#### [Recorded data]
— BEGIN —

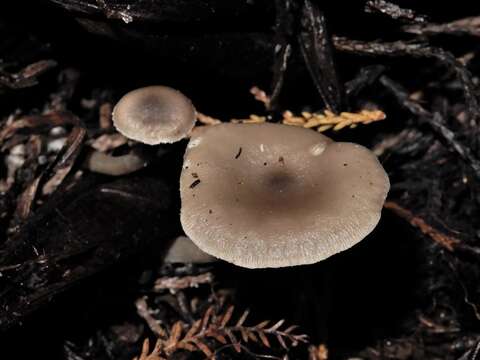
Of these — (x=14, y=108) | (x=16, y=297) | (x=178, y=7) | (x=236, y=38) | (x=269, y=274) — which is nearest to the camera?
(x=16, y=297)

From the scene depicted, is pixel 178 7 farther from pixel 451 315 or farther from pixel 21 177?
pixel 451 315

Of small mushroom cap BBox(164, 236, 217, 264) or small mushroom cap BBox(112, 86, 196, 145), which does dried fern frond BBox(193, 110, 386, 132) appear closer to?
small mushroom cap BBox(112, 86, 196, 145)

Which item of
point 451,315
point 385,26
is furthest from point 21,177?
point 451,315

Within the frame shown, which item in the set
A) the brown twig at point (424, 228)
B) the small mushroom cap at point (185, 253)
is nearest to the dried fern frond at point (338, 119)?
the brown twig at point (424, 228)

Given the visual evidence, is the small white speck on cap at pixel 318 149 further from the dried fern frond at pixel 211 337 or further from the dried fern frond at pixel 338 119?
the dried fern frond at pixel 211 337

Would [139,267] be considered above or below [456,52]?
below

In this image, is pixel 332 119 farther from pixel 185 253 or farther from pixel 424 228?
pixel 185 253

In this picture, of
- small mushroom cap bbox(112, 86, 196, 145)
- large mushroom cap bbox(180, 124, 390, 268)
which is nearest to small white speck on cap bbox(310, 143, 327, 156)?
large mushroom cap bbox(180, 124, 390, 268)
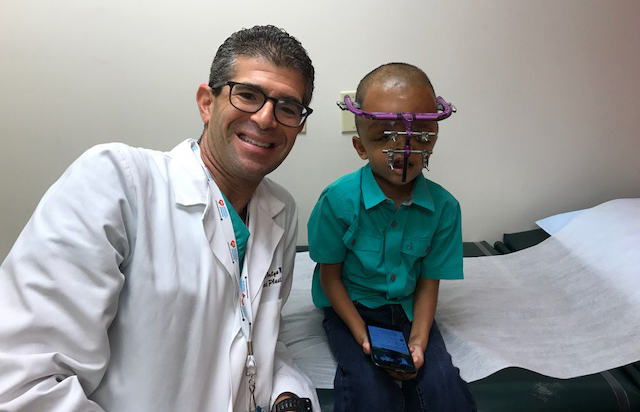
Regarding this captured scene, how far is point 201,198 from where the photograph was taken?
0.89 m

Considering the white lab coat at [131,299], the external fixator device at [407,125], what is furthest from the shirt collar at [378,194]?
the white lab coat at [131,299]

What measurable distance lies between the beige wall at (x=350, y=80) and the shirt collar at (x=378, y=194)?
23.6 inches

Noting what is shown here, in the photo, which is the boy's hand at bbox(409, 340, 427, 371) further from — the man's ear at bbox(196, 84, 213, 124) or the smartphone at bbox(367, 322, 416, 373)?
the man's ear at bbox(196, 84, 213, 124)

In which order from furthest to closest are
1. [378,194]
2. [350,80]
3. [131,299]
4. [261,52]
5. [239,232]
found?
1. [350,80]
2. [378,194]
3. [239,232]
4. [261,52]
5. [131,299]

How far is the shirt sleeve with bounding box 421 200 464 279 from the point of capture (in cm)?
126

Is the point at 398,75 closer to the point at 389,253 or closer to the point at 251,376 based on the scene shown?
the point at 389,253

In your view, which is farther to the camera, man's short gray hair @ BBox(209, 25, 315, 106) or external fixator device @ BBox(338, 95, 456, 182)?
external fixator device @ BBox(338, 95, 456, 182)

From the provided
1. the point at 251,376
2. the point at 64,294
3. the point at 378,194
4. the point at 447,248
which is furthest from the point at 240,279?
the point at 447,248

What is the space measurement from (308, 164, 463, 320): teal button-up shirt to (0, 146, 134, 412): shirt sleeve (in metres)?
0.62

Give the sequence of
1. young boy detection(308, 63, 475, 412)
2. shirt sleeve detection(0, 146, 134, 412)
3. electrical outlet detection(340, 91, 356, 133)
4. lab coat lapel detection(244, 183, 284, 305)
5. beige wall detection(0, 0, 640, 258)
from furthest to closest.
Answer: electrical outlet detection(340, 91, 356, 133) < beige wall detection(0, 0, 640, 258) < young boy detection(308, 63, 475, 412) < lab coat lapel detection(244, 183, 284, 305) < shirt sleeve detection(0, 146, 134, 412)

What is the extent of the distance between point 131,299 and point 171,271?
0.28 feet

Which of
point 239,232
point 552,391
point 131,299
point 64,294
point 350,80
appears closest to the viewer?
point 64,294

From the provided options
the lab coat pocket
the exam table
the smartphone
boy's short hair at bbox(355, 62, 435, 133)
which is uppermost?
boy's short hair at bbox(355, 62, 435, 133)

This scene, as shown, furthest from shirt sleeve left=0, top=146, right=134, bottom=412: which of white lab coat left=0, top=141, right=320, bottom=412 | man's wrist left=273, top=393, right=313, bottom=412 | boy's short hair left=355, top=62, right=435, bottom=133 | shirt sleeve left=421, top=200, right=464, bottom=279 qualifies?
shirt sleeve left=421, top=200, right=464, bottom=279
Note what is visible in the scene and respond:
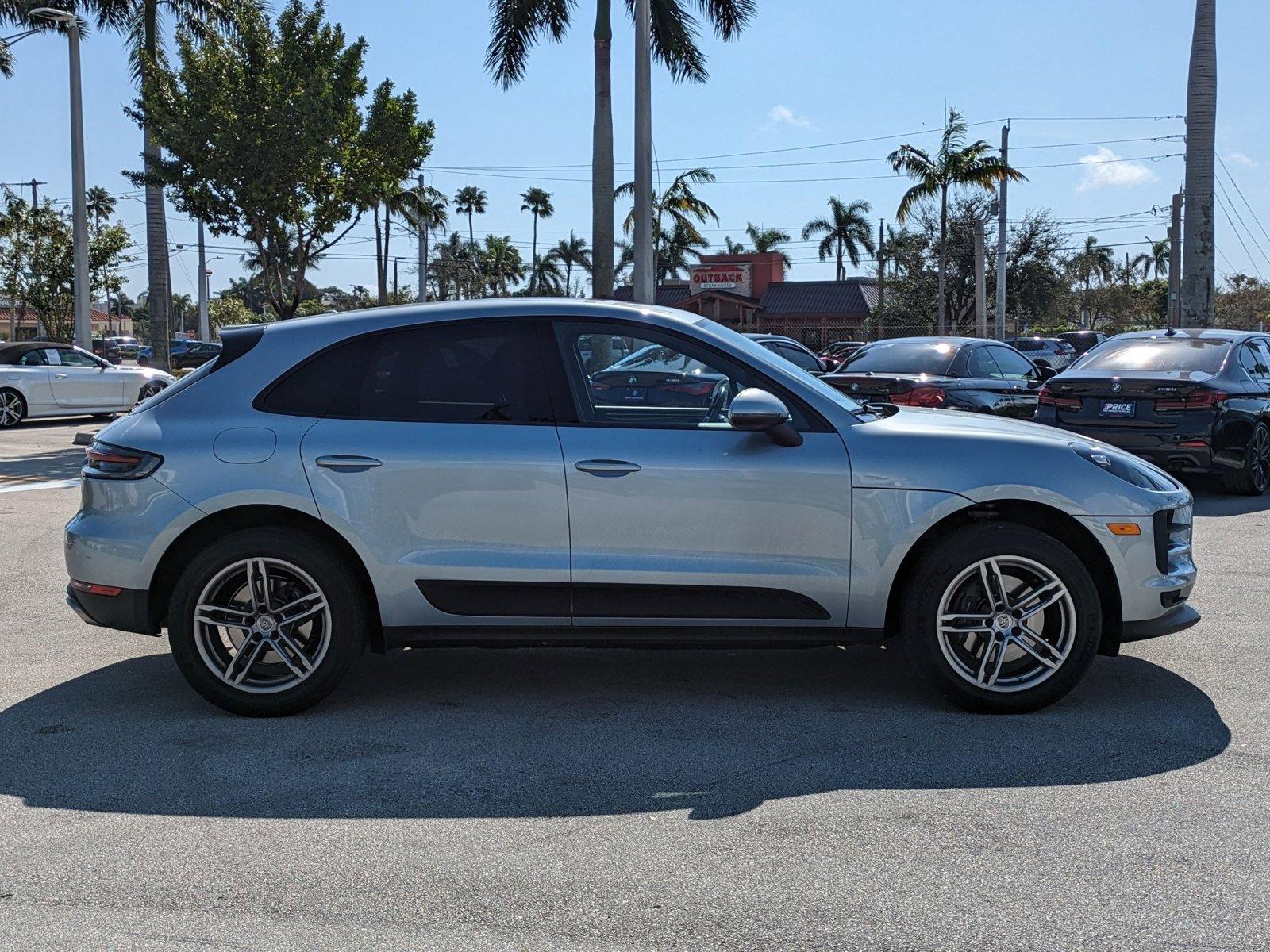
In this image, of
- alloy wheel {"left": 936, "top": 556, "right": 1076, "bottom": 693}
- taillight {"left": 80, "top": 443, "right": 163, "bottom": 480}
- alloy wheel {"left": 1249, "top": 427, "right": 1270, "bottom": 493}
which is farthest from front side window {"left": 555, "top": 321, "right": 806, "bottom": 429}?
alloy wheel {"left": 1249, "top": 427, "right": 1270, "bottom": 493}

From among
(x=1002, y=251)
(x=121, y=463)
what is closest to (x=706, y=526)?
(x=121, y=463)

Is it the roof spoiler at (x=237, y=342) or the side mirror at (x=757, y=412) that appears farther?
the roof spoiler at (x=237, y=342)

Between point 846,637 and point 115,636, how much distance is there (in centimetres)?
391

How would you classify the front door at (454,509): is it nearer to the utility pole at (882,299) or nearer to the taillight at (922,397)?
the taillight at (922,397)

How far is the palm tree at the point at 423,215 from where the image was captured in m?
56.0

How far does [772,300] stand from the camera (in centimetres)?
6056

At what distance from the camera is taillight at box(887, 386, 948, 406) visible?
485 inches

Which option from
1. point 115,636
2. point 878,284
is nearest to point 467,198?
point 878,284

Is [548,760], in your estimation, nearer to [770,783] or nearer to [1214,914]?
[770,783]

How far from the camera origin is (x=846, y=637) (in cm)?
506

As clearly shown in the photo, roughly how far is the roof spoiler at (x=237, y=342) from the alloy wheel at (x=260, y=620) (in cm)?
90

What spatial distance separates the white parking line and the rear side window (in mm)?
8737

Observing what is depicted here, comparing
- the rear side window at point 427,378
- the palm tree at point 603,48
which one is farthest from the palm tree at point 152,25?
the rear side window at point 427,378

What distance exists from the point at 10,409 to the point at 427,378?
17.8m
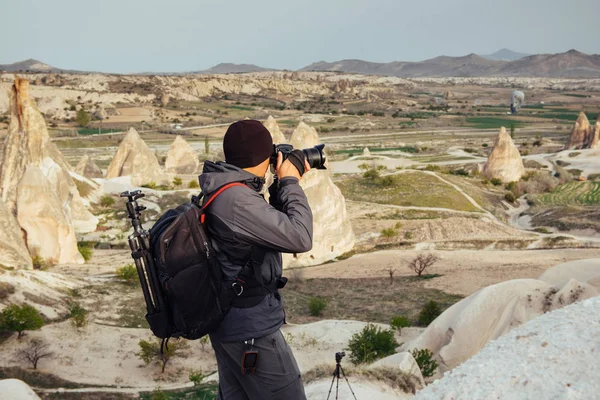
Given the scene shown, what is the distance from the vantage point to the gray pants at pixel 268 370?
3913 mm


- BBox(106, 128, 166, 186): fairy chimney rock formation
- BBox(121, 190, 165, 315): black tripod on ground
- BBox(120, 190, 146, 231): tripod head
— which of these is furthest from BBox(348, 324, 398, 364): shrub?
BBox(106, 128, 166, 186): fairy chimney rock formation

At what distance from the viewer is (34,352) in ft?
40.8

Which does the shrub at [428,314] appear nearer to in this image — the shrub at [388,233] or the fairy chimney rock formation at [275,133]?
the shrub at [388,233]

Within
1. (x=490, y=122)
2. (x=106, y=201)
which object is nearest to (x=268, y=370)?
(x=106, y=201)

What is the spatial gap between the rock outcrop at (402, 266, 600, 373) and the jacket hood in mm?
8364

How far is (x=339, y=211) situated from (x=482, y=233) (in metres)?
7.65

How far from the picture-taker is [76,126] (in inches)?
3255

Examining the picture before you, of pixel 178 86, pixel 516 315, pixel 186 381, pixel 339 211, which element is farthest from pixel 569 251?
pixel 178 86

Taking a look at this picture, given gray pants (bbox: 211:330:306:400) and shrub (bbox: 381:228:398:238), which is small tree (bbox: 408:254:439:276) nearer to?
shrub (bbox: 381:228:398:238)

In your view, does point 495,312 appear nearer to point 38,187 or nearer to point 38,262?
point 38,262

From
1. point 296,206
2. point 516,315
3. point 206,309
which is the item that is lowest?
point 516,315

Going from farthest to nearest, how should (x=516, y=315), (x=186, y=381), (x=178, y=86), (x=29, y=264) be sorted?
(x=178, y=86), (x=29, y=264), (x=186, y=381), (x=516, y=315)

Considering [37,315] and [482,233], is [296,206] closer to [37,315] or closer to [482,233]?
[37,315]

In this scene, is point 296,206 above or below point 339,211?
above
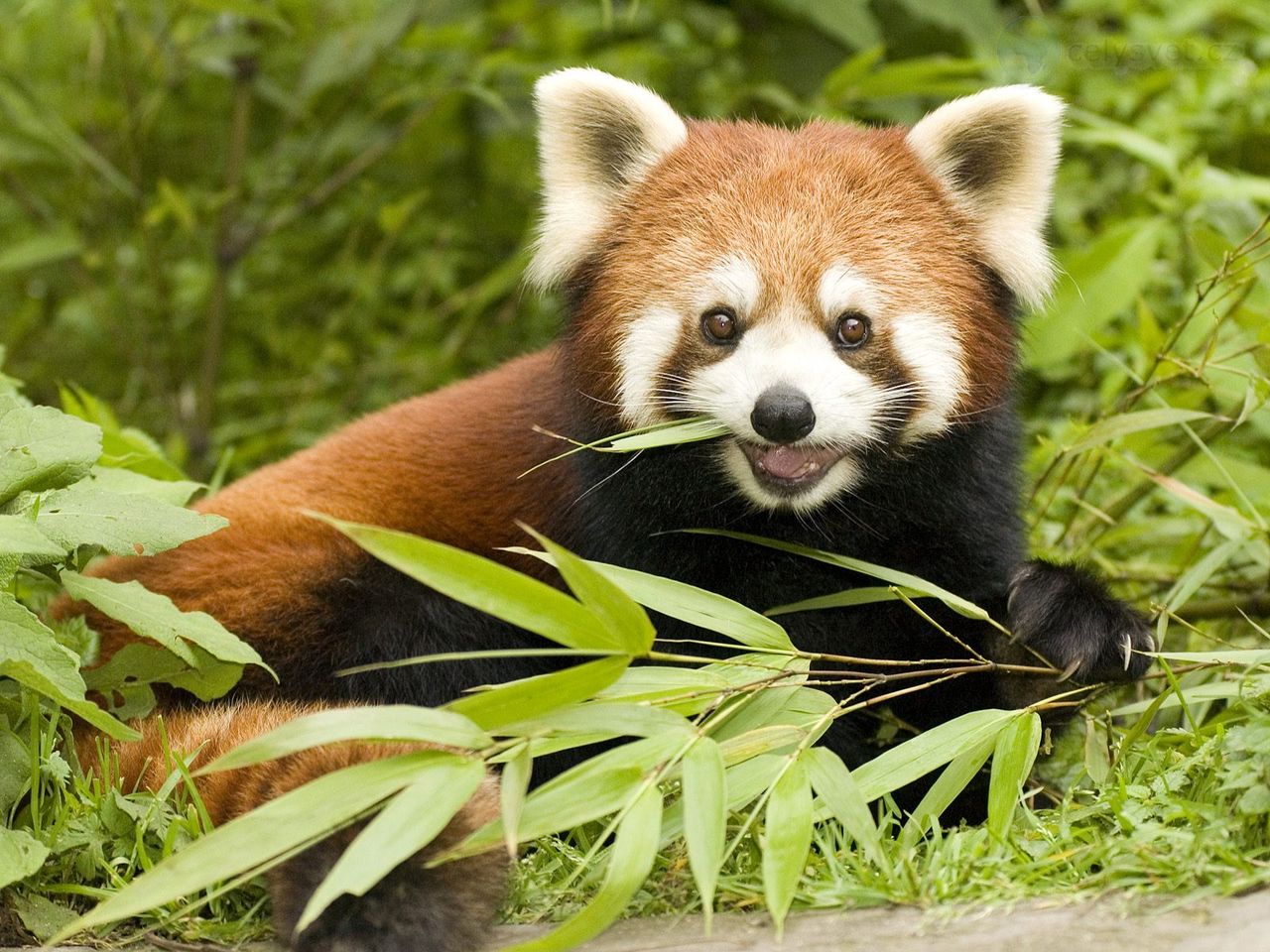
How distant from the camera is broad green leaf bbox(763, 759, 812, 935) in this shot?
214cm

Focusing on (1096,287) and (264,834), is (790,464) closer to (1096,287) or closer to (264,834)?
(264,834)

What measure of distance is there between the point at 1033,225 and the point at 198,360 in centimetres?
477

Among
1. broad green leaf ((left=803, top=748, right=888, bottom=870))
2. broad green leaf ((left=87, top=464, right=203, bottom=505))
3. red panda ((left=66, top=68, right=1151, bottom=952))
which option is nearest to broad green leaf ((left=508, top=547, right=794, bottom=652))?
broad green leaf ((left=803, top=748, right=888, bottom=870))

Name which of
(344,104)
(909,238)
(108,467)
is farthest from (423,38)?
(909,238)

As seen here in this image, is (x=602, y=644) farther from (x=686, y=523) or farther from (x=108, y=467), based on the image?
(x=108, y=467)

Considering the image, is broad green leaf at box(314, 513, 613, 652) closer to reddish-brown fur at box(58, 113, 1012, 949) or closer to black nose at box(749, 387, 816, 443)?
reddish-brown fur at box(58, 113, 1012, 949)

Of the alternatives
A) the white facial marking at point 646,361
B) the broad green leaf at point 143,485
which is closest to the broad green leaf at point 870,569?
the white facial marking at point 646,361

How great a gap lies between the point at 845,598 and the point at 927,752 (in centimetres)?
43

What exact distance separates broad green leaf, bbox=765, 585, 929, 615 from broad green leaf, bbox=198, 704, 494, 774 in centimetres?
106

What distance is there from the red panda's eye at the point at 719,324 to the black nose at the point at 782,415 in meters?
0.22

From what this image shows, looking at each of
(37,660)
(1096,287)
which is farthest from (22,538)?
(1096,287)

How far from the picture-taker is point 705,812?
2174 mm

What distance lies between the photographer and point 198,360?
683 cm

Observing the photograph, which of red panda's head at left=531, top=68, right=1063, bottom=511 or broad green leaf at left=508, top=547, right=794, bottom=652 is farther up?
red panda's head at left=531, top=68, right=1063, bottom=511
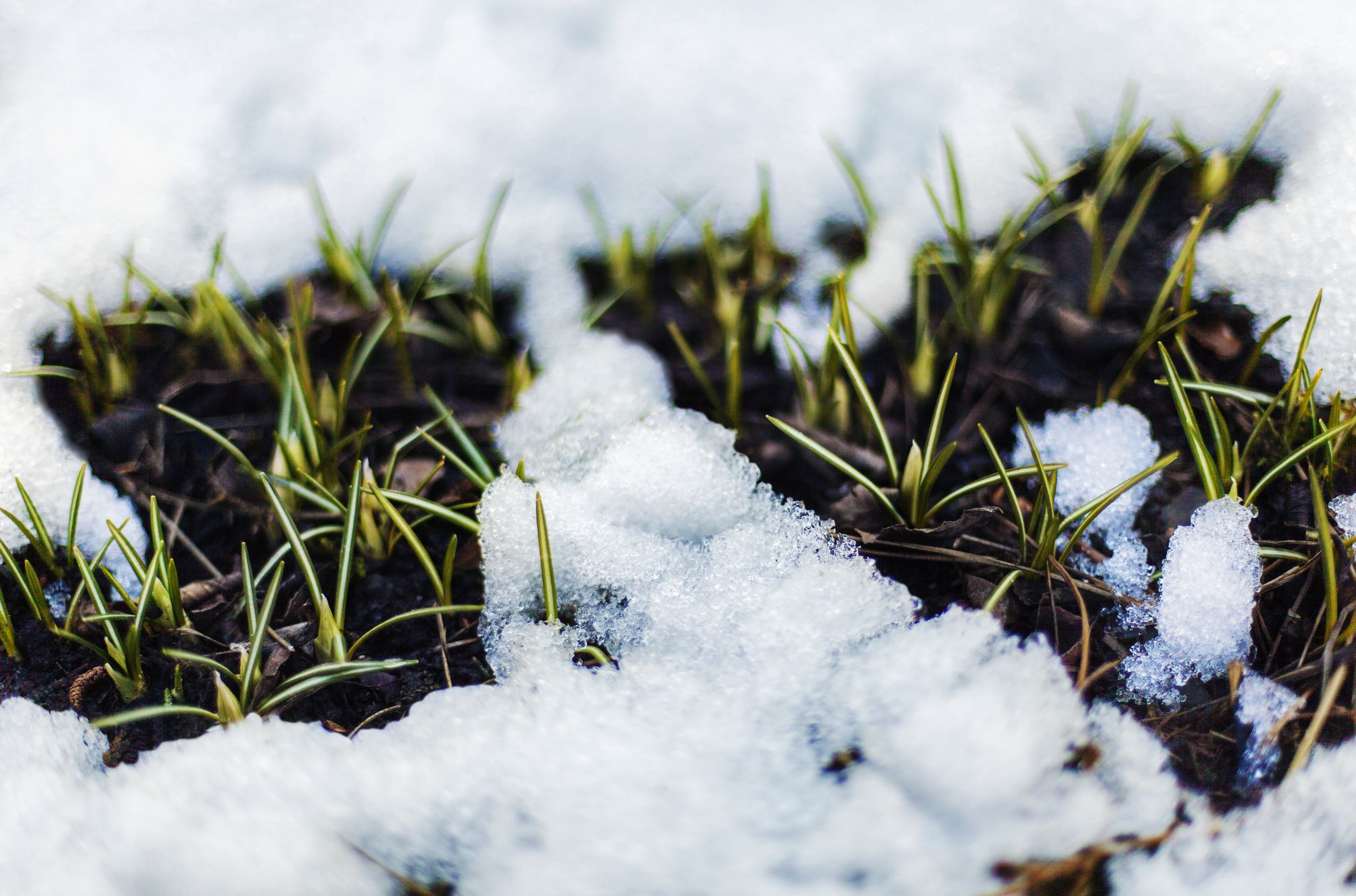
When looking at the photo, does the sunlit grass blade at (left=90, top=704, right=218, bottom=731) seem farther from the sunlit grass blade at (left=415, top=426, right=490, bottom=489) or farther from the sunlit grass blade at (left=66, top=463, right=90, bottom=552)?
the sunlit grass blade at (left=415, top=426, right=490, bottom=489)

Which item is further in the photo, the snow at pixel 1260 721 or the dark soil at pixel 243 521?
the dark soil at pixel 243 521

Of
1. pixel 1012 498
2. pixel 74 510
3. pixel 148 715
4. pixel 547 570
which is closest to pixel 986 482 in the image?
pixel 1012 498

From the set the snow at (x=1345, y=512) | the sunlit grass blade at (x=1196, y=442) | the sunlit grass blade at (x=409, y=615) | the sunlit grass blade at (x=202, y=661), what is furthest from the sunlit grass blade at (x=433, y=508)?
the snow at (x=1345, y=512)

— END —

#### [Task description]
Write out the lines between the one containing "Noting what is" and the one containing "5. [131,299]", inclusive, matching every character.

#### [Correct answer]
Noting what is shown here, in the photo, which is the boy's hand at bbox(409, 340, 427, 371) further from — the man's ear at bbox(196, 84, 213, 124) or the smartphone at bbox(367, 322, 416, 373)?
the man's ear at bbox(196, 84, 213, 124)

In which order from furthest to closest are
1. [378,194]
2. [350,80]
3. [131,299]
4. [261,52]
5. [239,232]
found?
1. [350,80]
2. [378,194]
3. [239,232]
4. [261,52]
5. [131,299]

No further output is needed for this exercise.